I wonder if someone can explain how the server keeps track of the different clients, I presume it *knows* which client initiated the remoting request and matches it to that automatically, even if another client connects in the meantime before the first Remoting call has returned.
# Posted By Stefan | 2/2/07 3:47 PM
ah sorry I missed that:
myASPXServiceResult.Client

You're storing the client reference - that makes sense. However for my purposes (which don't use Remoting) I still haven't figured out how to match clients properly. It's ghard to explain, maybe I should open a new post with more details.
# Posted By Stefan | 2/2/07 3:49 PM
Jan's code will work just fine.

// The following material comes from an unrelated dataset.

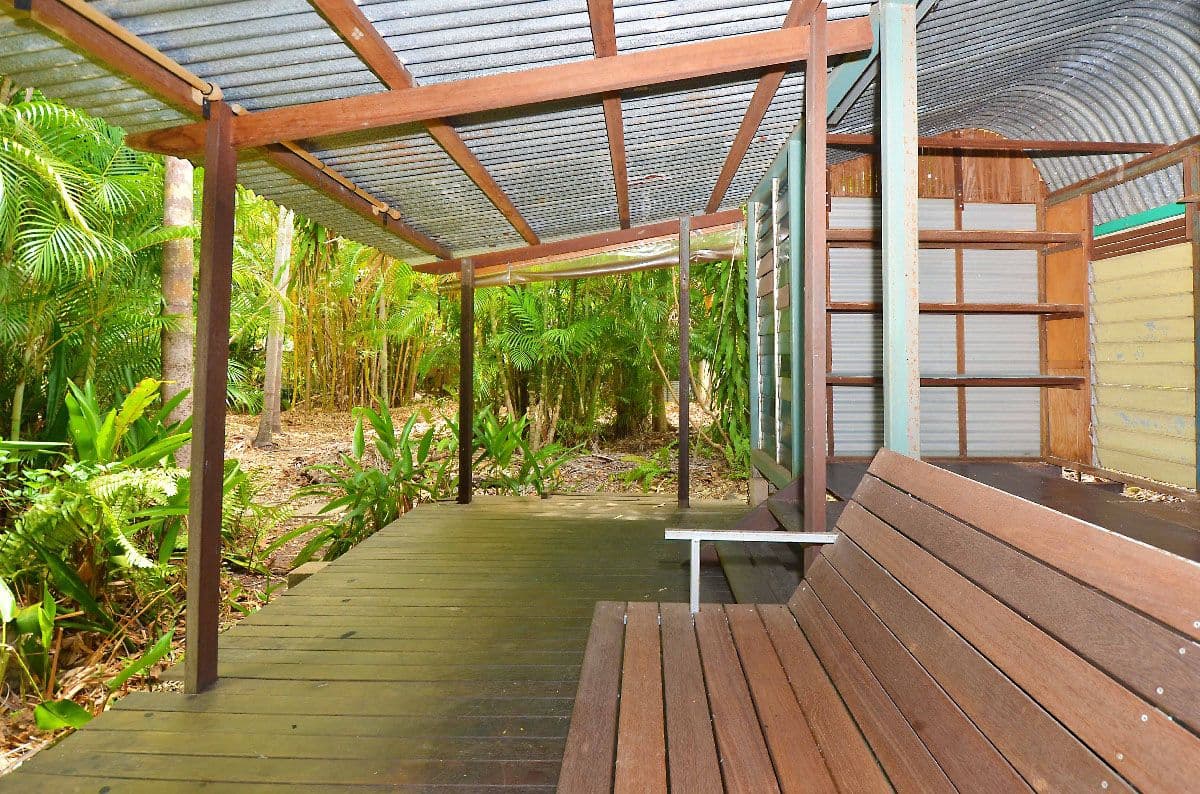 5 Beetson Place, MILLNER NT 0810, Millner - Thumbnail 8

I am using remarkably similar code structure to do the same thing: postpone clients until I authenticate them trough remoting.

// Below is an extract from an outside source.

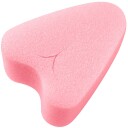 JoyDivision Soft Tamponer Mini 10 stk      Lyserosa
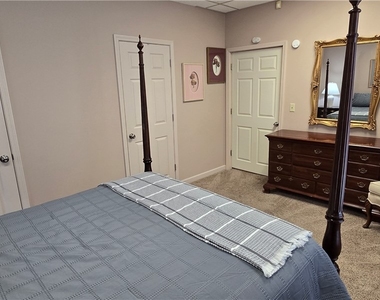 315 Laurens Street - Photo Thumbnail 30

When he references the Client he's using
this.Client, but "this" actually refers to myASPXServiceResult, and in the onConnect function you have myASPXServiceResult.Client= newClient.

If he would have used: application.myASPXServiceResult.Client then his code would have failed when the next user connected before the previous one was accepted.
# Posted By naicu octavian | 2/2/07 3:57 PM
yeah I know the Remoting code works, but I am not using Remoting. I need to wait for a NConstatus before I approve clients. I am not sure how and where to store the client ref to achive that right now. I have some ideas... need to see how to implement it.
# Posted By Stefan | 2/2/07 4:03 PM
You could try and store it in the second Net Connection object that you are using to get the proxied shared object (nc.Client) or in the shared object itself
so.Client =...
followed by
so.onSync=function(){
this.Client
}

I hope this helps!
# Posted By naicu octavian | 2/2/07 4:24 PM
I reread your post:

>Inside the onAppStart handler I am setting up my serverside connection to fetch the SharedObject contents from my master instance

Why not set up this ss connection inside onConnect, and only set it up when the first client connects? this way you will have better acces to the Client object via ns.Client or so.Client

I hope this makes sense!
# Posted By naicu octavian | 2/2/07 4:50 PM
yes thanks it does. I have a few ideas and I am sure I can sort it.
the most obvious one (not sure why I haven't thought of this before, Will Law had to remind me) is to simply store all pending clients in an array and then simply approve them all (without having to match them up again) once my NC returns success. Hope this makes sense.
# Posted By Stefan | 2/2/07 4:52 PM
yeah I am obviously not getting enough sleep...
I could leave everything in my code as it was and simply add a pendingClients Array. Add every client to that while a variable startedUp == false and then approve all pending clients once the NS onStatus has returned. There was no need to identify a certain client, I can simply loop over them all and approve them. DOH DOH and DOH.